What to work on:
Find the line containing "Confined and blindfolded" in the entries below. Restate it and each line after it, word for word, up to and including the line containing "Professor Doug Perovic".

Provided entries:
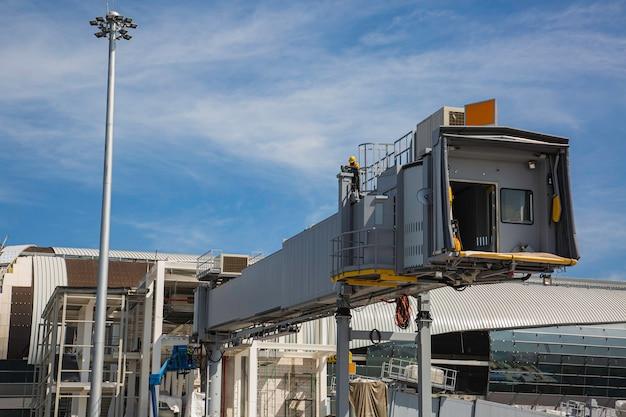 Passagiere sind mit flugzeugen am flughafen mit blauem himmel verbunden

--

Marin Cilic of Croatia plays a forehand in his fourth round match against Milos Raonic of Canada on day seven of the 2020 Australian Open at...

==

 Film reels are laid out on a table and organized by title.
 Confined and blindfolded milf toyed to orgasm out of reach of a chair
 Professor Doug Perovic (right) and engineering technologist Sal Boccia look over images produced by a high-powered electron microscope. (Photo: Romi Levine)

Written response:
 Confined and blindfolded milf toyed to orgasm out of reach of a chair
 Professor Doug Perovic (right) and engineering technologist Sal Boccia look over images produced by a high-powered electron microscope. (Photo: Romi Levine)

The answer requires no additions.